Pushing Spies hard for the Bok number eight jersey over the next few years and leading into the next World Cup will be Sharks’ first choice, Ryan Kankowski. The two are the same age, with similar playing styles, both possessing line-break skills and acceleration to worry the best defences. By 2011 we might be spoilt for choice by having the world’s two best number eights in the Springbok squad.

Also making a rapid ascent to the top is Stormers lock Andries Bekker, sure to feature in Springbok selections over the next few years. At 2,08m tall, Bekker would not look out of place in an NBA team. His 120kg bulk is an asset in any scrum. Yet despite his size, Bekker is no lumbering brute. He is the prototype of the lock of the future, big but not slow, an enforcer at the breakdown and a towering presence in the line-out, and also able to finish attacking moves like a centre.

Their consistent form in the Super 14 has also earned places for props Brian Mujati and Tendai “Beast” Mtawarira, both hailing from Zimbabwe.

Tighthead Mujati has been one of the most consistent Super 14 players in this challenging specialist position, while former flank Mtawarira is a classic, big and hard-hitting loosehead, who has excelled as first choice for the Sharks. Mujati is 23 years old and Mtawarira 22—both young for props—and both will grow into the makings of a dangerous Springbok front row.

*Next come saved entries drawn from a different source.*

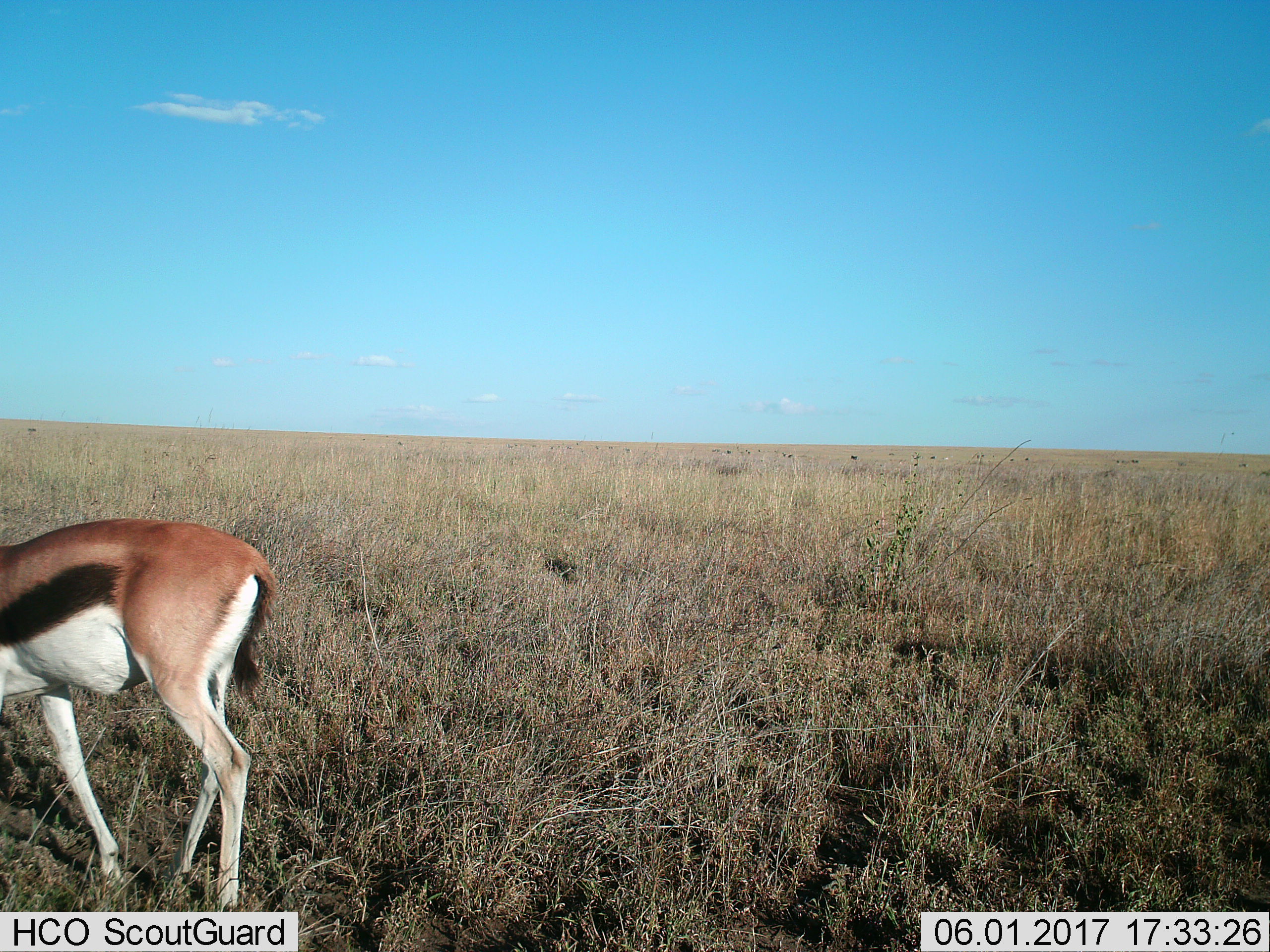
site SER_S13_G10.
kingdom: Animalia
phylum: Chordata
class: Mammalia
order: Artiodactyla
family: Bovidae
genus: Eudorcas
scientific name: Eudorcas thomsonii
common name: thomson's gazelle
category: gazellethomsons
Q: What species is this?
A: Gazellethomsons (thomson's gazelle) (Eudorcas thomsonii).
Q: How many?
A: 1.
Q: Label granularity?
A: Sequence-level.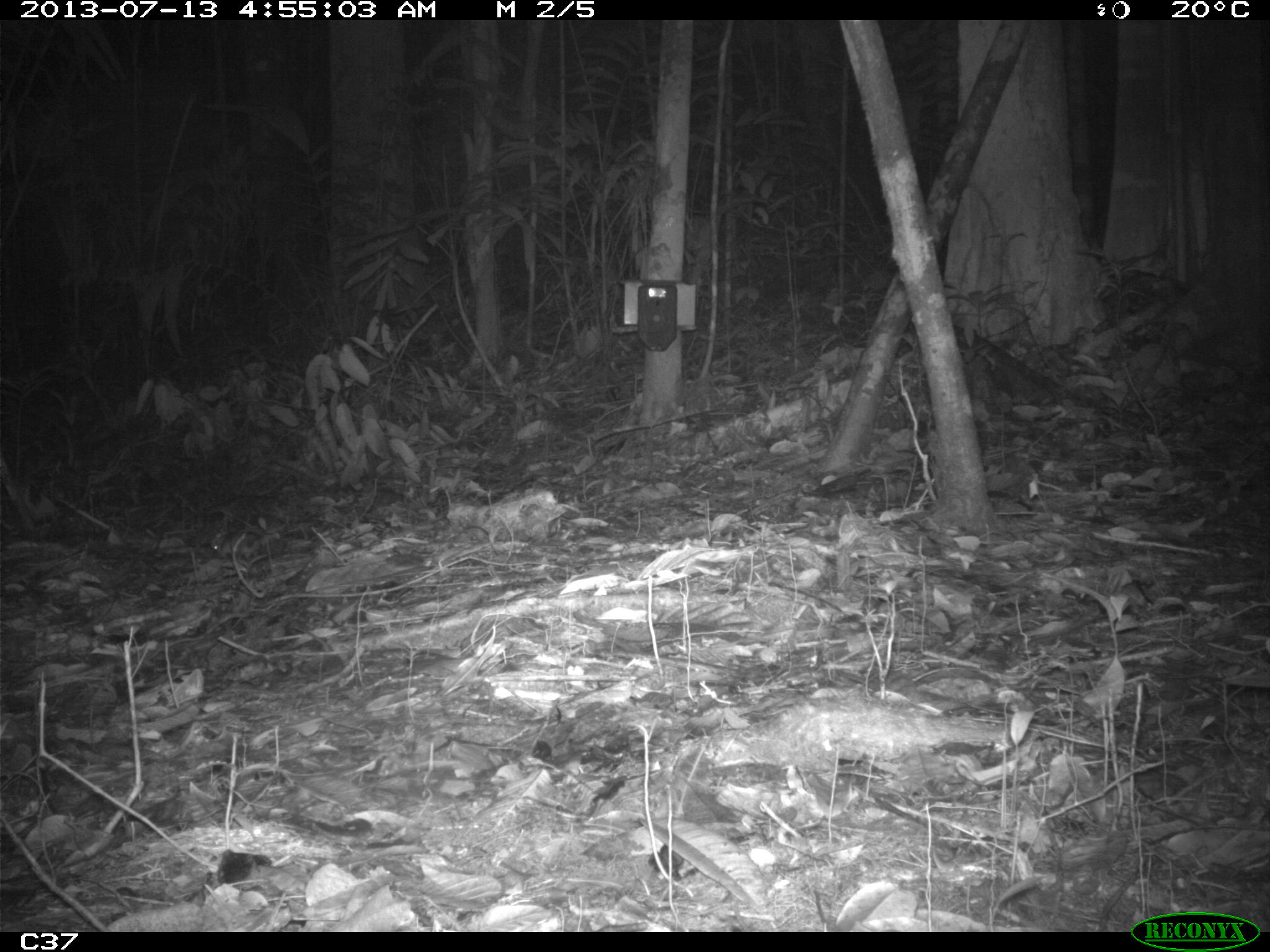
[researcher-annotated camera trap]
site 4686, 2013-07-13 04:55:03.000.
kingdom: Animalia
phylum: Chordata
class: Mammalia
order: Rodentia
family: Muridae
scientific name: Muridae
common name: mice, rats, and gerbils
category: unknown mouse or rat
Unknown mouse or rat (mice, rats, and gerbils) (Muridae), count 1, age adult.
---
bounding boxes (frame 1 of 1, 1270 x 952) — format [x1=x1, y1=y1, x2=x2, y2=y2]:
unknown mouse or rat: [x1=210, y1=533, x2=268, y2=560]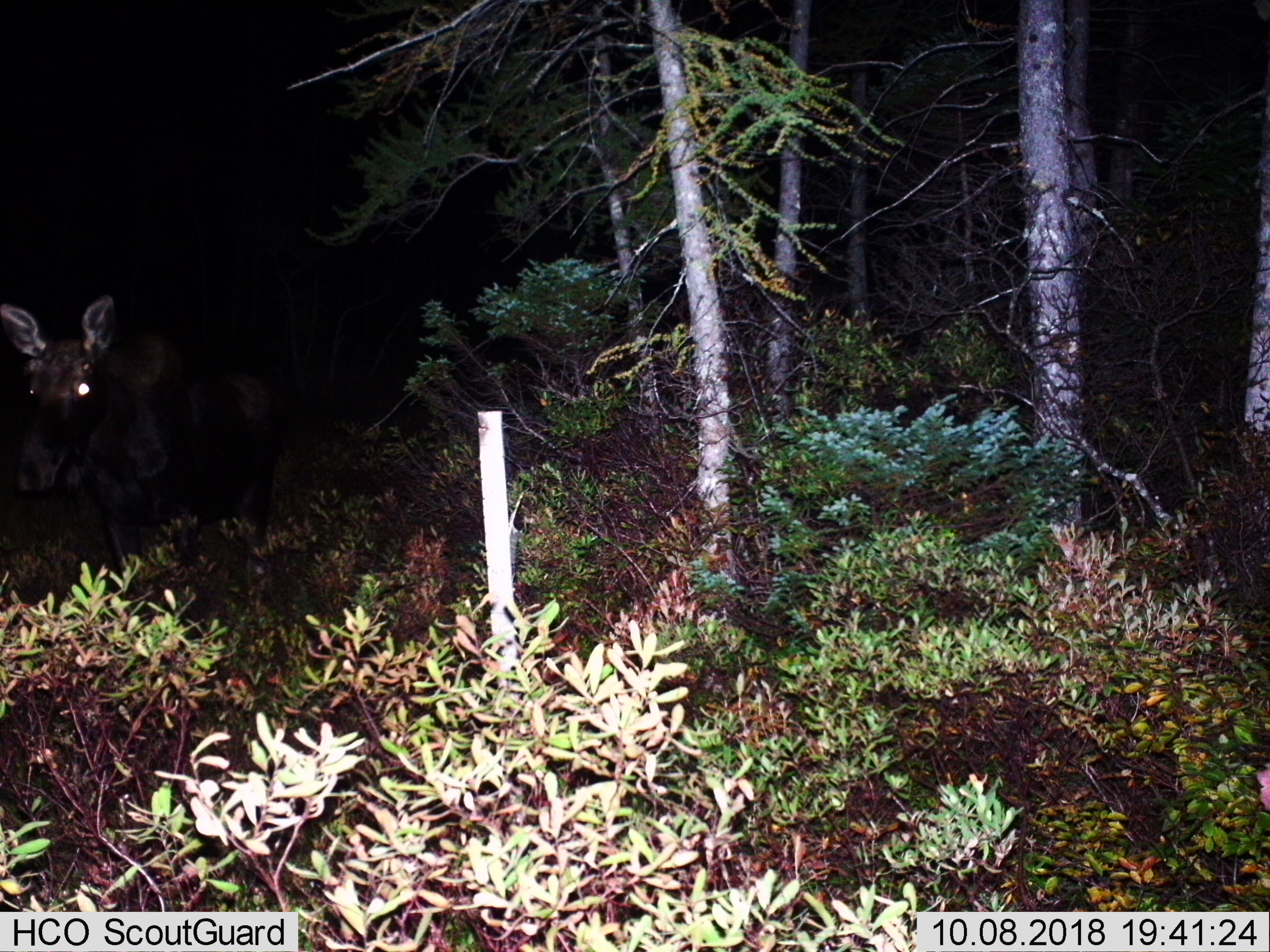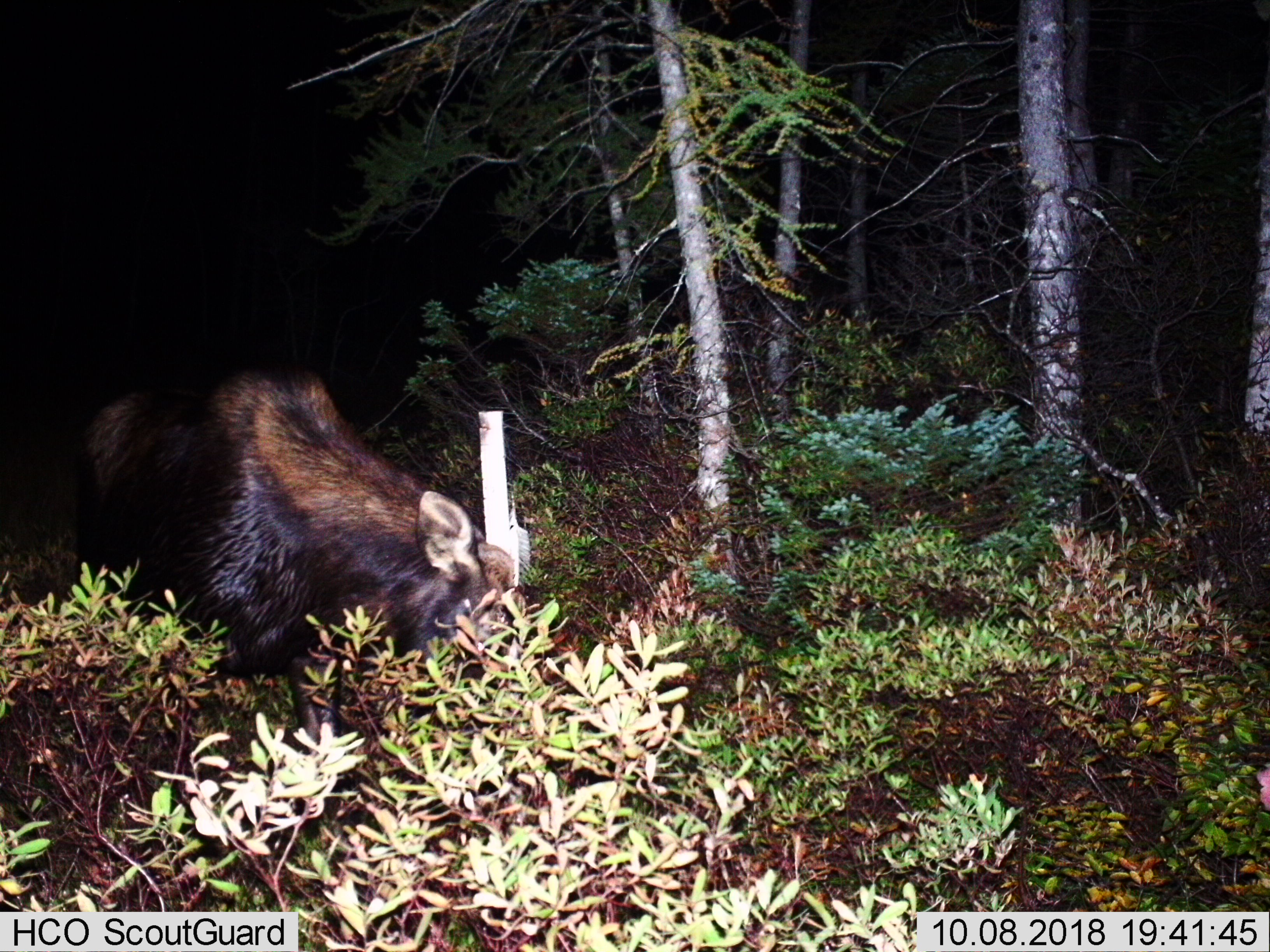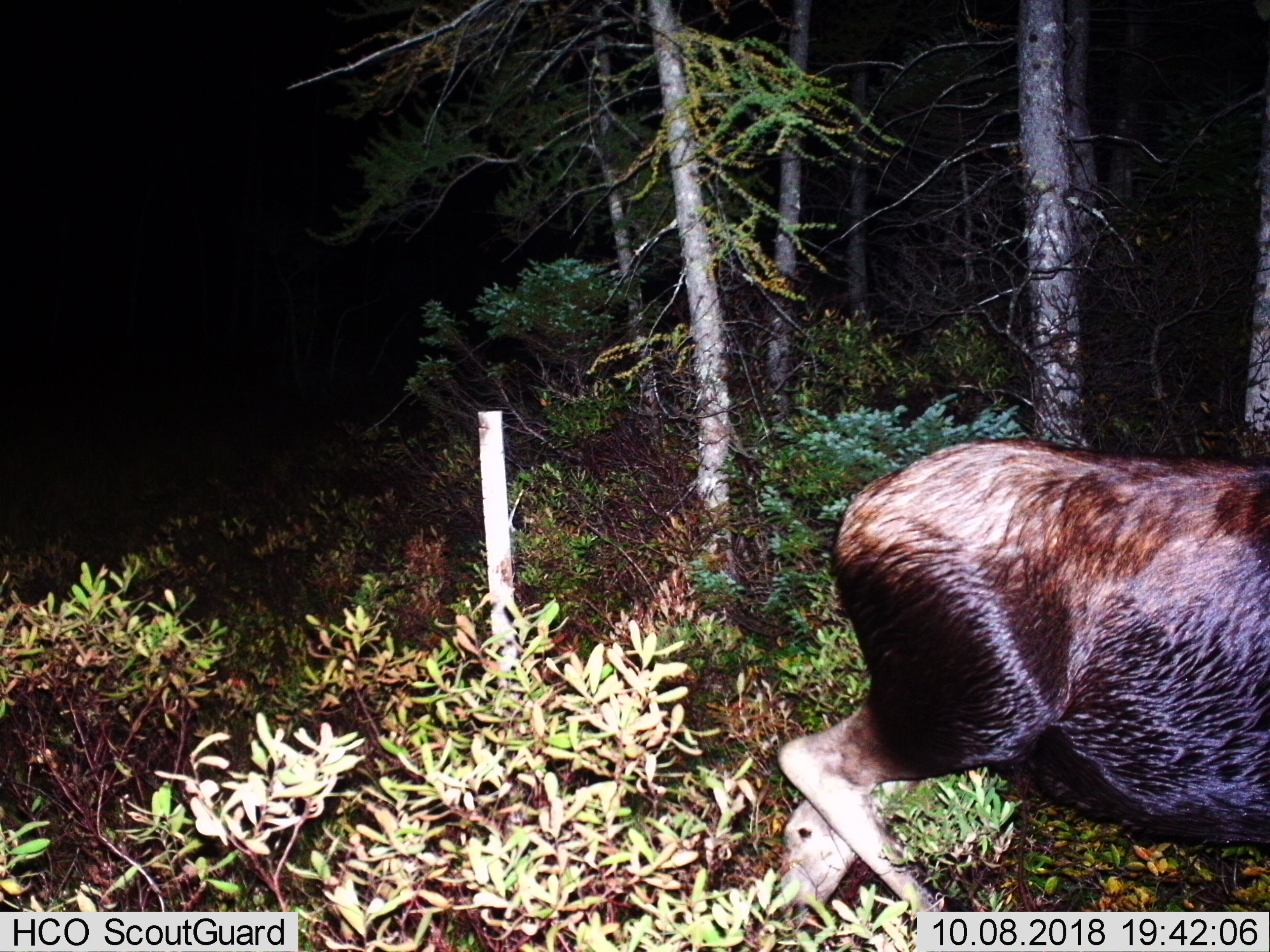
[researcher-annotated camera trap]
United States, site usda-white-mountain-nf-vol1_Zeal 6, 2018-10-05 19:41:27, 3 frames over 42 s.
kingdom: Animalia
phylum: Chordata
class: Mammalia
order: Artiodactyla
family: Cervidae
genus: Alces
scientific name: Alces alces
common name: moose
Moose (Alces alces).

Perhaps the biggest challenge facing Springbok selectors over the next few years is the same one that will trouble other southern hemisphere sides—ensuring that young players stay in the country long enough to be able to play their best rugby here and not in the sleet and mud of a European club game.

Allowing the selection of foreign-based players might actually stem this tide, as clubs would be more reluctant to throw money at players likely to miss games because of international commitments. By welcoming back the likes of Smit and Matfield into the Springbok fold, South Africa are certainly ahead of New Zealand, who still refuse to pick overseas players for the All Blacks, even as their stocks of quality players dwindle.

The Bok squad assembles in Bloemfontein on Sunday, preparing to face Wales at Vodacom Park next Saturday.